Antes de que un autobús pudiera acercar a cualquiera hasta la playa, llegar al Sardinero ya era parte de la experiencia. Había carruajes, raíles junto a la bahía, pequeñas máquinas de vapor y un personaje que avanzaba por delante del convoy agitando un banderín y haciendo sonar un cornetín.

Santander lo recuerda como El Cagueta , pero conviene hablar en plural. Hubo varios avisadores vinculados a distintas líneas. Pablo Lefebvre fue el más célebre de la memoria local, no necesariamente el único ni el último.

Cuando la playa quedaba lejos

En el segundo tercio del siglo XIX, el Sardinero todavía estaba separado del centro por caminos incómodos y un paisaje poco urbanizado. El crecimiento de los baños de ola convirtió aquella distancia en un problema cotidiano. Los hoteles y balnearios necesitaban viajeros; los santanderinos necesitaban una forma práctica de llegar.

La primera línea de la costa comenzó con tracción animal en 1875. En 1877 entró en servicio la tracción a vapor asociada a Santos Gandarillas. Aquel tren bordeaba la bahía por un recorrido que hoy reconocemos, en parte, en el eje de Reina Victoria. El apodo trenuco conserva la escala doméstica con la que la ciudad hizo suyo el nuevo transporte.

Un hombre delante de la máquina

La guía municipal resume la escena: un hombre caminaba por delante del tren, tocaba la bocina y agitaba un banderín. Otras reconstrucciones explican que llevaba gorra, chaqueta y un banderín rojo, y que su función era despejar calles y cruces cuando el convoy entraba en la trama urbana.

El apodo parece una broma a costa de quien daba la impresión de huir de la locomotora. La figura más recordada es Pablo Lefebvre. Sobre él se cuentan jornadas increíbles, aguardiente antes de entrar en el túnel y otros detalles biográficos. Son relatos deliciosos, pero no todos han podido volver a una página concreta de la prensa de época. Por eso esta entrega conserva el núcleo documentado y presenta el resto como memoria transmitida.

El rival que atravesó la colina

La familia Pombo promovió una ruta más directa hacia el Sardinero. Las obras del túnel de La Cañía, hoy conocido como túnel de Tetuán, comenzaron en 1890. Los frentes de perforación se encontraron en febrero de 1892 y, tras varios viajes de prueba, el servicio se abrió al público el 24 de junio de aquel año.

La fecha merece una nota. Una página turística municipal sitúa el rival de Pombo en 1896, pero las reconstrucciones ferroviarias y la historia institucional del túnel documentan pruebas y apertura en 1892. La diferencia no se oculta: se resuelve a favor de la cronología con mayor respaldo documental.
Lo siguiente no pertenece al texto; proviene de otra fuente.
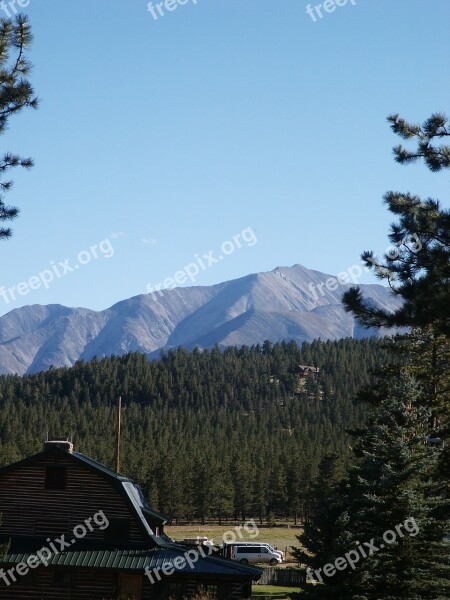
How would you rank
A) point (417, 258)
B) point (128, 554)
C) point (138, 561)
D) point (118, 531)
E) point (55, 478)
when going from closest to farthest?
point (417, 258) → point (138, 561) → point (128, 554) → point (118, 531) → point (55, 478)

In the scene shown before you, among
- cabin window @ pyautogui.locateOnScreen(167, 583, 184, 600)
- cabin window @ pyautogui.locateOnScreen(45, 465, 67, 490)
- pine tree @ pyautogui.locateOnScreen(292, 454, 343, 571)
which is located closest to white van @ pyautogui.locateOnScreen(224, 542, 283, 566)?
cabin window @ pyautogui.locateOnScreen(167, 583, 184, 600)

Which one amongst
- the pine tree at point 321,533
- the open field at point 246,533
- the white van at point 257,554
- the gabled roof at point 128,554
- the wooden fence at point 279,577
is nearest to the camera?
the pine tree at point 321,533

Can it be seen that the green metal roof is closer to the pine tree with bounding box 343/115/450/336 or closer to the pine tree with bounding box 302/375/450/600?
the pine tree with bounding box 302/375/450/600

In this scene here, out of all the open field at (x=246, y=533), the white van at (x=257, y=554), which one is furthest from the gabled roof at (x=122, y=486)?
the open field at (x=246, y=533)

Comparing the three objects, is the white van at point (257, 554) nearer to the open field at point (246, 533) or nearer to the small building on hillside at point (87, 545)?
the open field at point (246, 533)

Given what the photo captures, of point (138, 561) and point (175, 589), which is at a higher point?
point (138, 561)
El nuevo trayecto cruzaba bajo el alto de Miranda entre Tetuán y La Cañía. Era más corto que el recorrido de la costa y sacrificaba parte de sus vistas. Ambos trenes competían por llevar a viajeros hasta el mismo destino.
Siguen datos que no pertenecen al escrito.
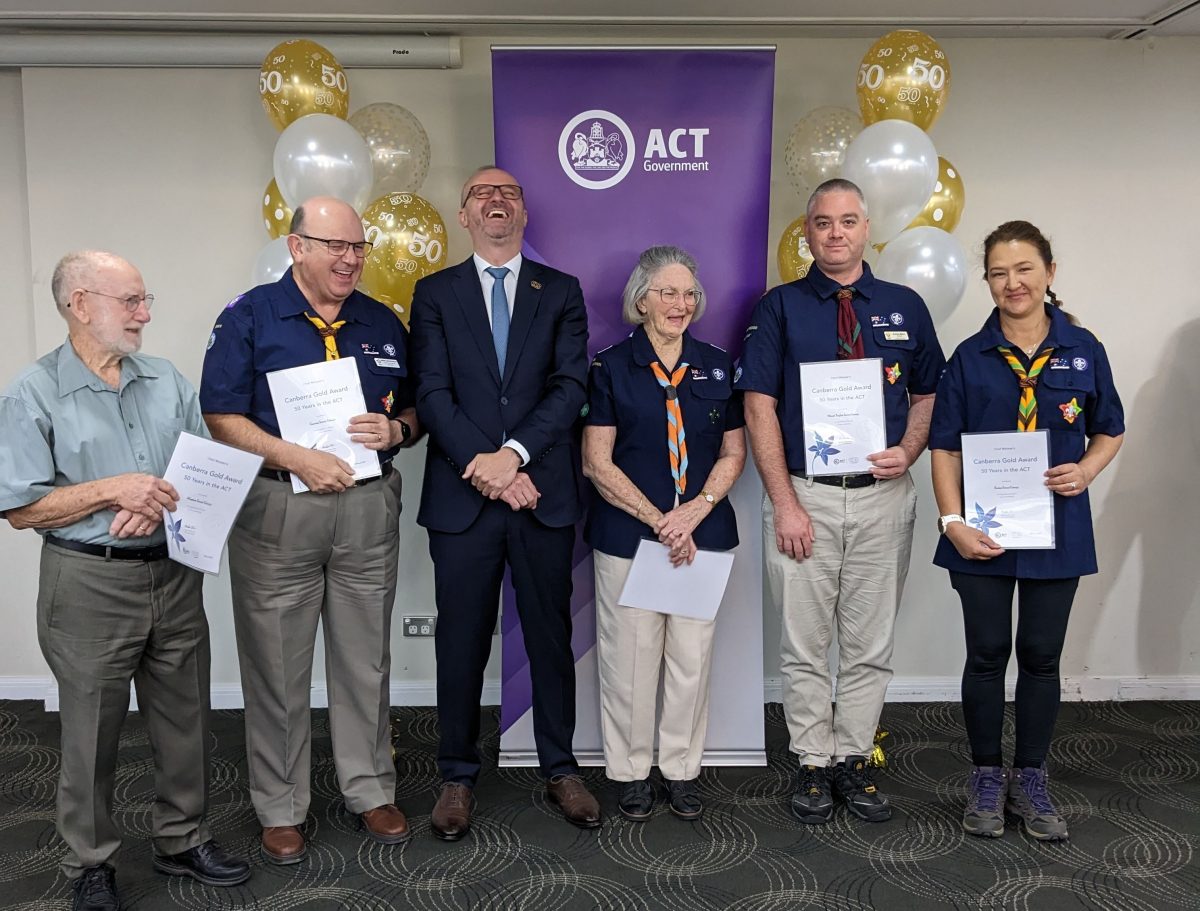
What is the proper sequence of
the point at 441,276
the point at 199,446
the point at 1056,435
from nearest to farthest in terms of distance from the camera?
the point at 199,446 < the point at 1056,435 < the point at 441,276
Interior del antiguo túnel del tren de Pombo después de su reapertura
Interior del túnel de Tetuán después de su reapertura en 2022, fotografiado por Emilio Gómez Fernández. Emilio Gómez Fernández / Wikimedia CommonsCC BY-SA 4.0

De infraestructura olvidada a paseo

La electrificación de la red dejó al pequeño túnel en una situación difícil: sus dimensiones no facilitaban adaptar la línea. La concesión del tren de Pombo caducó en 1917. Después el pasadizo tuvo otros usos, entre ellos refugio durante la Guerra Civil y paso peatonal durante parte del siglo XX, antes de quedar cerrado y parcialmente oculto.
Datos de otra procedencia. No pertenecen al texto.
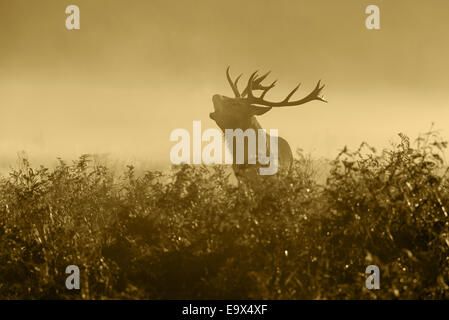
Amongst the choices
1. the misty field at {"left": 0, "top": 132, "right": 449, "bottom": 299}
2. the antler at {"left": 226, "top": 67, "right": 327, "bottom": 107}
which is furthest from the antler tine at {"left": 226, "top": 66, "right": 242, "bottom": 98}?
the misty field at {"left": 0, "top": 132, "right": 449, "bottom": 299}

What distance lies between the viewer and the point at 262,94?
10.9 meters

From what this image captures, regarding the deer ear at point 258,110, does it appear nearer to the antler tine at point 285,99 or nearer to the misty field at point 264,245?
the antler tine at point 285,99

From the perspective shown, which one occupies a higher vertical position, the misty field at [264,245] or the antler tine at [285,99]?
the antler tine at [285,99]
El 28 de mayo de 2022 volvió a abrir para peatones y ciclistas. Quien lo atraviesa hoy tarda apenas unos minutos, pero recorre una infraestructura nacida cuando conectar el centro con la playa exigía perforar una colina.

La historia del trenuco no es solamente una curiosidad ferroviaria ni una postal del veraneo aristocrático. Habla de cómo una ciudad reduce sus distancias. El Sardinero se volvió parte de la vida urbana porque hubo vías, trabajadores, revisores, maquinistas y avisadores que hicieron posible repetir el viaje hasta convertirlo en costumbre.